Committee joins ghost towns of North Dakota
"The mayor says he can't balance the budget with the expense of the community hall on his back," announced Homeland Security Committee Chairman Ork Dorken to the town citizenry assembling in the building doomed by the mayor. "If we don't support ourselves, he's going to abolish the committee, shut out the lights and lock the door."
"It's the hard facts," added Alert Officer Garvey Erfald. "I saw the figures myself. We lost three people in the Census so we will be getting less money from the state.
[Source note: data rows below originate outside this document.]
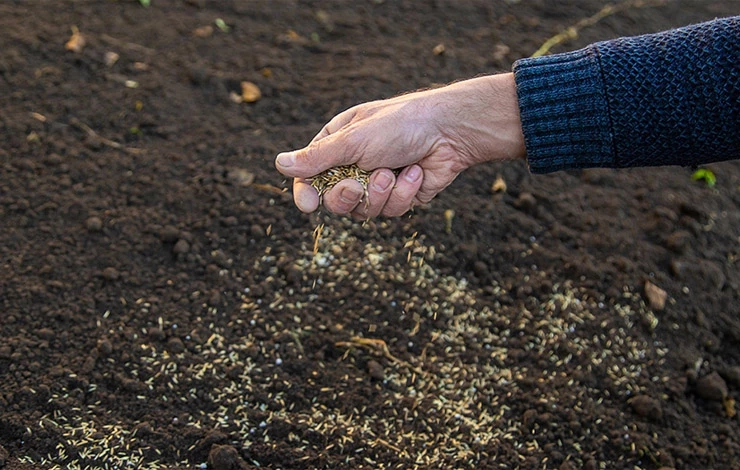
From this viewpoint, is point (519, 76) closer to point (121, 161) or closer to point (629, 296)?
point (629, 296)

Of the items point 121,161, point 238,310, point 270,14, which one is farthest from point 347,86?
point 238,310

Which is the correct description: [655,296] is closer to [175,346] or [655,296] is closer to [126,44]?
[175,346]

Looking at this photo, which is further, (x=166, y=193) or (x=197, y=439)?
(x=166, y=193)

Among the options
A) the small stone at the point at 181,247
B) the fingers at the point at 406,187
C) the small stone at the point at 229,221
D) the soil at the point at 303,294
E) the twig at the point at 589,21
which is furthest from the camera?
the twig at the point at 589,21

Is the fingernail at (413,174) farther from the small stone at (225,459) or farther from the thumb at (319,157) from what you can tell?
the small stone at (225,459)

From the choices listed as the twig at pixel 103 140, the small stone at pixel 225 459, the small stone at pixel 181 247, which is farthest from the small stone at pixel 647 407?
the twig at pixel 103 140
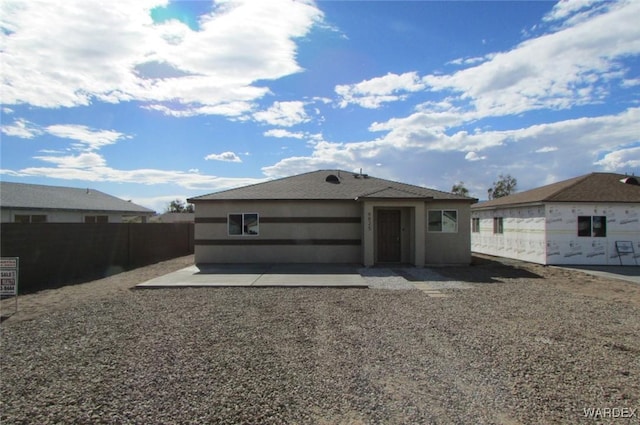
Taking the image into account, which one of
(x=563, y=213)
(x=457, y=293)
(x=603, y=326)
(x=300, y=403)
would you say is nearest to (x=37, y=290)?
(x=300, y=403)

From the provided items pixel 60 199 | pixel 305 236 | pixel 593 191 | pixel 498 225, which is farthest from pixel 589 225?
pixel 60 199

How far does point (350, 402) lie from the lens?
13.0ft

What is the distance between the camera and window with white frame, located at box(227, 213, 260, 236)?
1595 cm

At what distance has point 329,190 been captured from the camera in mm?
17125

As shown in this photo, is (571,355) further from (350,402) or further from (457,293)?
(457,293)

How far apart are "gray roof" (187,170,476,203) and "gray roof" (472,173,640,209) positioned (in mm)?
4060

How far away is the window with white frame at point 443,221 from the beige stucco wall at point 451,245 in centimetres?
13

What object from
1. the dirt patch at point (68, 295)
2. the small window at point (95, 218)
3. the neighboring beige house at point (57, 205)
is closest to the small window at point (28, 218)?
the neighboring beige house at point (57, 205)

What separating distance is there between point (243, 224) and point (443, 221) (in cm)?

It's snow removal or the hall."
"But the Homeland Security Committee is the only social life I have," argued Orville Jordan, the retired railroad depot agent who never left town when the railroad did.
"Let's think positive," suggested Ork. "We need to come up with a fundraiser to keep this place open."
"We could have a rummage sale," proposed Josh Dvorchek, "but everything I own has already been through three rummage sales."
"Now if we reorganized as a farm co-op and used vacant lots for raising crops like carrots or beets, we could open a vegetable stand, then if we had a crop failure, we could get crop insurance from the government," Holger Danske offered in one long breath.
"Too much paperwork and we ain't got nobody who does paperwork," Old Sievert pointed out.
"Let's start a ghost town," suggested Little Jimmy, the online college student waiting for his parents to come back from hunting for gold in the Yukon.
"I see on Facebook....," Jimmy started.
Einar Stamstead interrupted. "What's Facebook?"
"It's for people who don't read newspapers," Jimmy responded and then continued. "These two guys in Fargo have started Ghosts of North Dakota for towns that are past their prime."
"Well, we passed that about 1936," Einar interjected. "How'd you make money being a ghost town?"
"They have 10,000 ghost town fans on Facebook and if we declared ourselves a ghost town these people would come and experience overnights so we could start bread and breakfast places to raise money," Jimmy explained.
"Well, I have one double bed so I could make room for one, sort of stay on my side of the bed," offered Holger.
"That would be an experience," Madeleine observed.
"We don't have big breakfasts at our house," Orville noted. "Can't hardly charge anybody for a bowl of corn flakes."
"It would be more of a ghost town kind of thing if we put them in empty houses," Holger proposed. He didn't like the idea of sharing his bed with strangers, anyway.
"There's the old Duccek house across the tracks," suggested Orville. "Nobody lived there since Golvin slugged Gerda and headed for Deadwood and she ran off with that kettle salesman from Kansas City."
"Then every weekend we could put on a ghost dance here in the hall," Jimmy suggested. "We could hang some old lanterns around...have a few candles...make it real creepy...charge by the dance."
"Great idea!" Garvey exclaimed. "I move we declare ourselves a ghost town open for business."
"Might as well, seeing as how we're going to be a ghost town whether we want to be one or not." Holger added.
Ork banged his Coke bottle. "Everyone in favor say 'aye,' the motion is carried, and we are officially a ghost town."
The meeting erupted in cheering not heard since 1935 when Satchel Paige waved from a Pullman car as the Great Western Zephyr roared through town on the way to an exhibition baseball game in Devils Lake.